LA TENSION MONTE PARMI LES HABITANTS

Au PK7, derrière la station, l’atmosphère est lourde. Les habitants vivent dans l’angoisse, la tête basse, ne sachant plus à quel saint se vouer. Depuis plusieurs années, leurs maisons sont menacées par un projet de construction de route. Un projet qui, selon eux, est devenu une véritable épine dans leur quotidien. En cette saison des pluies, la situation devient encore plus intenable : les cours d’eau sont inondées, les murs s’effritent, et la peur au ventre, chacun se demande quand les bulldozers viendront frapper à leur porte.
Tout a commencé en 2014, quand les autorités ont annoncé la construction d’une route censée améliorer la circulation et le passage des eaux usées. Des techniciens étaient passés, des marquages avaient été faits, puis plus rien. Depuis, les habitants vivent dans l’incertitude.

« Je suis ici depuis 2006. Ils avaient promis de casser, mais on attend toujours. Si on retape nos maisons et qu’ils viennent tout démolir, on aura tout perdu »
raconte une résidente, visiblement déboussolée.
Le quartier fait grise mine
Le quartier fait grise mine. Les ruelles, déjà étroites, sont en partie submergées par les eaux stagnantes. Les enfants jouent les pieds dans l’eau, pendant que les parents tentent de protéger tant bien que mal leurs biens.

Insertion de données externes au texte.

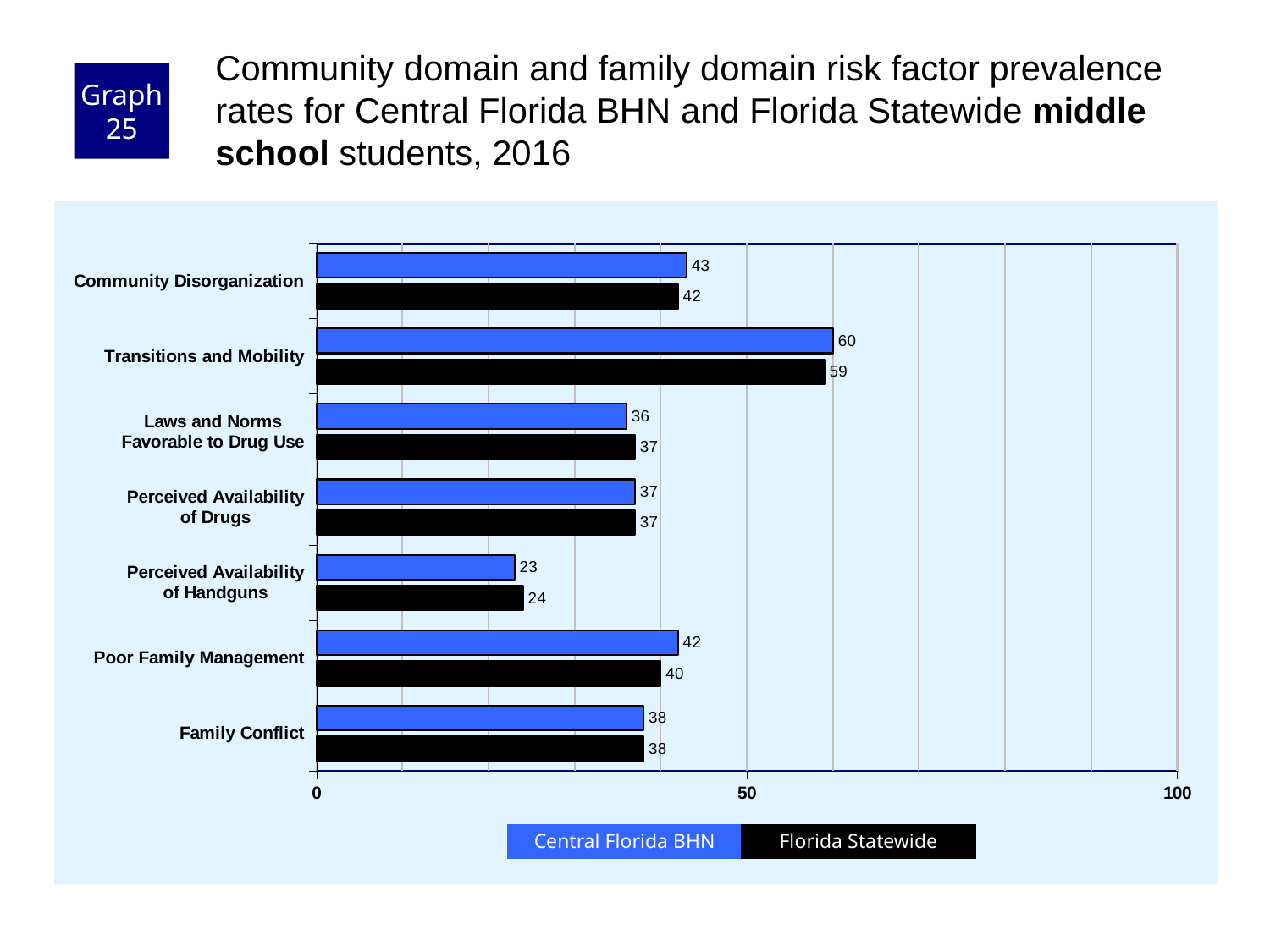
What kind of chart is shown on the slide? Bar chart What is the Florida Statewide value for Poor Family Management? 40 What is the Florida Statewide value for Perceived Availability of Handguns? 24 Which is larger for Transitions and Mobility: the Central Florida BHN value or the Florida Statewide value? Central Florida BHN What is the Central Florida BHN value for Transitions and Mobility? 60 How many risk factors are shown on the chart? 7 Is the Central Florida BHN value for Transitions and Mobility greater or less than 50? greater Which colour represents Florida Statewide in the chart? Black Which risk factor has the highest Central Florida BHN value? Transitions and Mobility How many series does the legend list? 2 Which risk factor has the lowest Florida Statewide value? Perceived Availability of Handguns What is the difference between the Central Florida BHN and Florida Statewide values for Poor Family Management? 2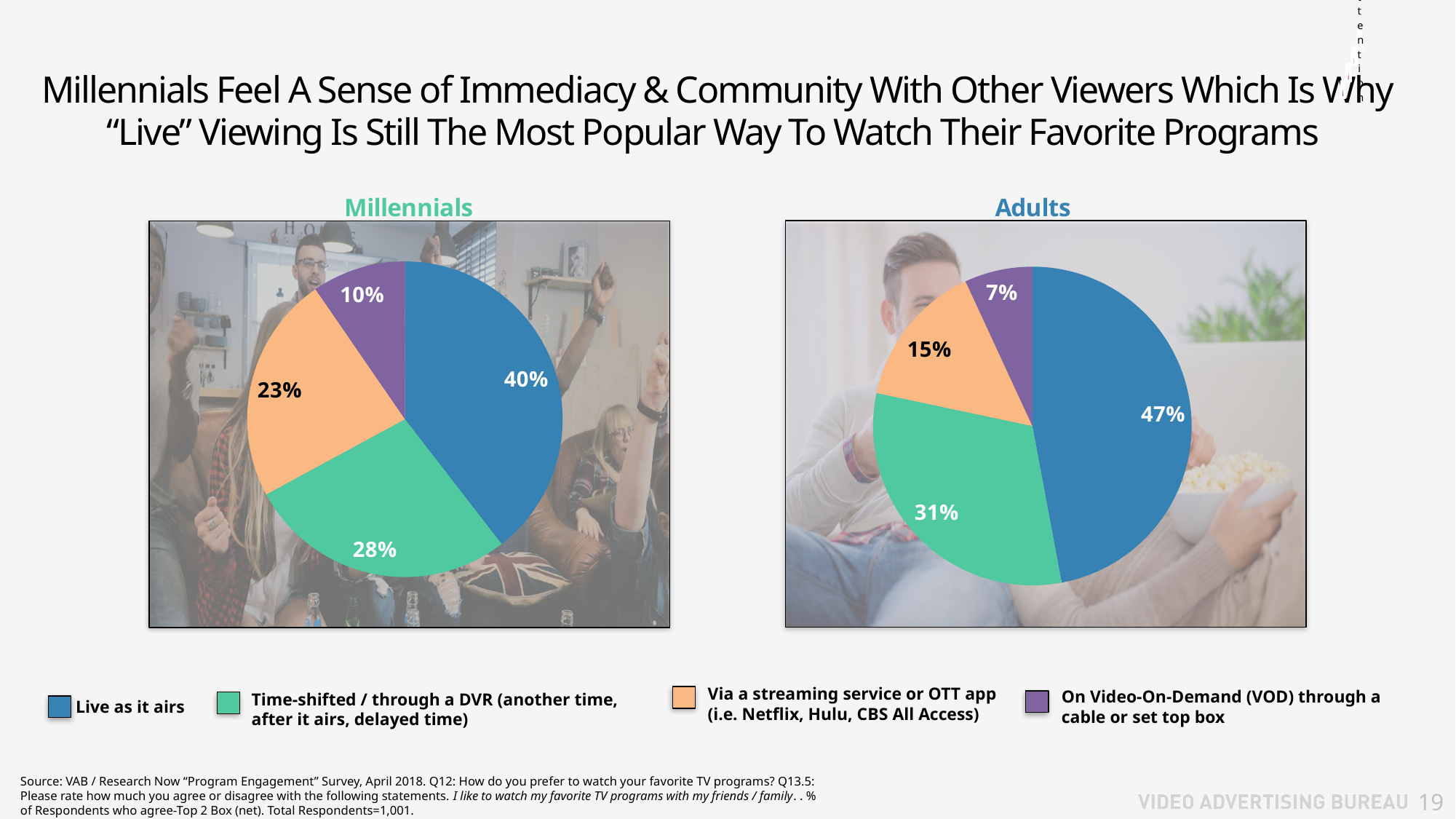
In the Millennials pie chart, what is the difference between the "Time-shifted / through a DVR" share and the "Via a streaming service or OTT app" share? 5% In the Millennials pie chart, what percentage is shown for "Via a streaming service or OTT app"? 23% In the Adults pie chart, what percentage is shown for "On Video-On-Demand (VOD) through a cable or set top box"? 7% What is the difference between the "Live as it airs" share for Adults and for Millennials? 7% In the Adults pie chart, what percentage is shown for "Time-shifted / through a DVR"? 31% How many slices does the Adults pie chart have? 4 What colour represents "Live as it airs" in the legend? Blue In the Millennials pie chart, what percentage is shown for "Live as it airs"? 40% In the Adults pie chart, which category has the smallest share? On Video-On-Demand (VOD) through a cable or set top box What type of chart is used to show the Millennials data? Pie chart Which group has a larger share for "Via a streaming service or OTT app", Millennials or Adults? Millennials In the Millennials pie chart, which category has the largest share? Live as it airs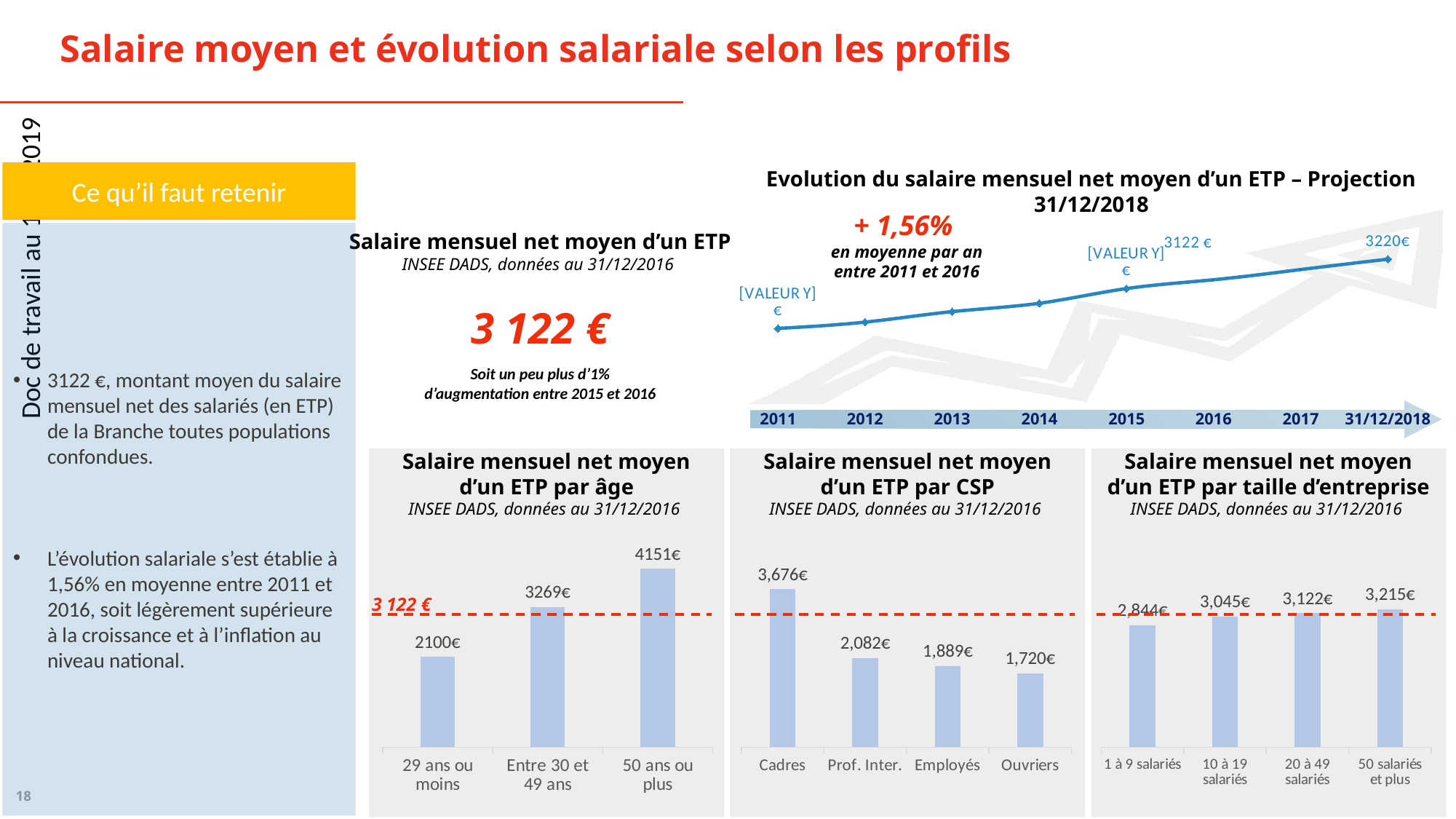
In the chart 'Salaire mensuel net moyen d'un ETP par CSP', which category has the lowest value? Ouvriers What kind of chart is 'Evolution du salaire mensuel net moyen d'un ETP – Projection 31/12/2018'? line chart In the chart 'Salaire mensuel net moyen d'un ETP par taille d'entreprise', do the values rise or fall from left to right? rise In the chart 'Salaire mensuel net moyen d'un ETP par CSP', which is larger: 'Prof. Inter.' or 'Employés'? Prof. Inter. In the chart 'Salaire mensuel net moyen d'un ETP par CSP', how many categories are shown? 4 In the chart 'Salaire mensuel net moyen d'un ETP par âge', which age group has the lowest value? 29 ans ou moins In the chart 'Salaire mensuel net moyen d'un ETP par âge', what is the value for '50 ans ou plus'? 4151€ In the chart 'Salaire mensuel net moyen d'un ETP par CSP', what is the value for 'Cadres'? 3,676€ In the chart 'Salaire mensuel net moyen d'un ETP par taille d'entreprise', what is the value for '10 à 19 salariés'? 3,045€ In the chart 'Salaire mensuel net moyen d'un ETP par taille d'entreprise', which category has the highest value? 50 salariés et plus In the chart 'Evolution du salaire mensuel net moyen d'un ETP – Projection 31/12/2018', what is the value shown for 31/12/2018? 3220€ In the chart 'Salaire mensuel net moyen d'un ETP par âge', what is the difference between 'Entre 30 et 49 ans' and '29 ans ou moins'? 1169€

L’humidité ronge les murs, les reptiles envahissent les maisons, et les maladies guettent.
« Nous vivons dans l’eau, sans canalisation. Rien n’a été fait depuis la période de la transition. Nous sommes pris à la gorge »
se désole un père de famille.
L’attente est devenue une véritable traversée du désert. Les habitants se sentent abandonnés, pris en tenaille entre un projet de l’État qui n’avance pas et des conditions de vie qui se dégradent. L’étau se resserre autour d’eux : d’un côté, les pluies détruisent peu à peu leurs habitations ; de l’autre, la menace de démolition plane toujours.

« On file du mauvais coton ici. Chaque saison des pluies est un cauchemar »
confie une mère de trois enfants.
Ils n’ont reçu aucune compensation
Pour beaucoup, cette situation est une double peine. Non seulement leurs maisons risquent d’être détruites, mais ils n’ont reçu aucune compensation.
« Depuis qu’ils ont marqué nos murs, on n’a plus le courage de rénover. On vit avec la peur »
Certains disent qu’ils en ont gros sur le cœur ; d’autres parlent d’une vie « en panne », suspendue à une décision gouvernementale qui tarde à tomber.
Le manque d’informations officielles ajoute à la confusion. Une délégation serait passée récemment pour
« évaluer le terrain »
mais les habitants restent sans nouvelles concrètes.
« Nous voulons juste savoir ce qu’ils vont faire. Qu’ils nous disent la vérité »
réclame une femme, la mine d’enterrement.

L’angoisse est à son paroxysme
Au PK7, la colère et la résignation se mêlent. La population, à bout de souffle, demande des mesures urgentes pour éviter que cette situation ne tourne au drame. Dans ce quartier où la pauvreté gagne du terrain, l’angoisse est à son paroxysme.